“I Am Mozilla Web QA” — meet Stephen Donner

Stephen Donner

23893_748513078605_1420274950_n

What do you do at Mozilla?

I’m the resident pointy-hair, aka administrative overhead — and some people even call me “manager.” :-)

Our team’s most up-to-date and complete page is on the Mozilla Wiki, here: https://wiki.mozilla.org/QA/Execution/Web_Testing.  As our team name implies, we’re largely responsible and involved in testing many of Mozilla’s websites, as well as on-device applications, like the Firefox Marketplace.

Any fun side projects you’re working on?

I’m a geek, but not a coder, so in my spare time, I read up as much as I can about the wireless + broadband internet industries — fascinating stuff (to me, at least), and like most tech fields, it changes quite often, so there’s never a dull moment.

How did you get started in testing/QA?

I’ve been doing it since I volunteered to help test some of the first Mozilla “M3” (http://www-archive.mozilla.org/projects/blackwood/webclient/release-notes/m3-detail.html) builds.  I wasn’t accustomed to neither Web nor client testing, but quickly fell in love with reporting bugs — Asa’s testday community (see below) played the instrumental part!  And although I started off in testing as a volunteer testing clients — Mozilla and Netscape’s email and news clients — I moved into more Web testing while at AOL, and have largely been testing from the Web side of things here, since.  As with most things test and Mozilla-related, though, I (and our team) often test and report bugs outside our core expertise – there are a lot of inter-related parts among clients, servers, Web applications, etc.

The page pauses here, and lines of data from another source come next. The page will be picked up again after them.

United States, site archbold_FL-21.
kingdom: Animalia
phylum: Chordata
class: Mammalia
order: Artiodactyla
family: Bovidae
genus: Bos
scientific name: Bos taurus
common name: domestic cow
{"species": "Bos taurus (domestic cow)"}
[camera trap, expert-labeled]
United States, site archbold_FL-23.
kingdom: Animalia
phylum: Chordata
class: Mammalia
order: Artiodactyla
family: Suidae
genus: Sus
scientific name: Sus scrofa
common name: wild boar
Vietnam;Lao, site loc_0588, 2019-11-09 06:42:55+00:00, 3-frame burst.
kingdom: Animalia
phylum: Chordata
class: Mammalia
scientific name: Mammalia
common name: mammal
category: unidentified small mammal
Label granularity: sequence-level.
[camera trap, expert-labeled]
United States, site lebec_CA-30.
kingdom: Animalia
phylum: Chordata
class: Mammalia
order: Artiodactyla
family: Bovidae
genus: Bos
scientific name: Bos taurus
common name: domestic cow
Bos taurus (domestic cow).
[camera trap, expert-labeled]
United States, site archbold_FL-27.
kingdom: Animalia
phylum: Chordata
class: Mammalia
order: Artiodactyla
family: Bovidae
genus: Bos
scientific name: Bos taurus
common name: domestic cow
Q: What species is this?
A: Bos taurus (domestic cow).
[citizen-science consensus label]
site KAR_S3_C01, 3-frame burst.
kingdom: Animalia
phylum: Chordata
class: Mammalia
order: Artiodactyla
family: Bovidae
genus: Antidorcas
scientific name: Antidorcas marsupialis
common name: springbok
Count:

How did you get involved with Mozilla?

It’s a bit of a long story — the full details of which can be found here: http://mozillamemory.org/detailview.php?id=7294 — but, as a longtime Netscape fan, I started contributing to Mozilla nearly as soon as it went open source, through Asa Dotzler’s testdays, which led, eventually, to a job at Netscape/AOL.

What’s a funny fail or mistake story you can share?

In the early days of working with Jake Maul from WebOps, I made the Firefox Support website’s staging instance “fall over,” due to fuzzing it and hitting it with too many weird requests (kudos to the Netsparker tool I used, at the time: https://www.netsparker.com/) – we’ve implemented and fixed several things since then, so bringing a server — or even a cluster of them — to its/their knees — is unheard of (at least the way we test them!)

What’s something you’re particularly proud of?

Our awesome team, and how — while we’ve grown and seen people depart over the years, — we’re constantly reinventing and re-evaluating ways of testing + helping deploy Websites, apps, Firefox OS — and more.  And to be clear, by saying “team,” I’m inherently including “community” — check out just a sampling of our amazing community contributions: https://wiki.mozilla.org/QA/Execution/Web_Testing/Contributor_Corner.

What’s coming up that you’re excited about?

Where do I start? :-)  Container-ized deploys and test/development-environments using things like Docker, for a start.  And, just as important are initiatives where Web development and Web QA can (hopefully) share end-to-end testing stacks like http://theintern.io/, which is a Q4 goal in-progress (https://wiki.mozilla.org/QA/Goals/2014q4#Web_QA).  Also, coming up early next year we’re expecting to automate testing with a Marionette-backed WebDriver, built in to Firefox

What question do you wish you’d been asked?

This one!  Just kidding :-)

Favorite city that’s not Portland?

Durban, South Africa or London — I grew up in the outskirts of the former, and came to really love — within a couple visits from work — the latter (though I had also been there, a few days, as a youth).  Also, I love small, Western towns — hills, lakes, mountains, and the open roads that lead to them are my friend.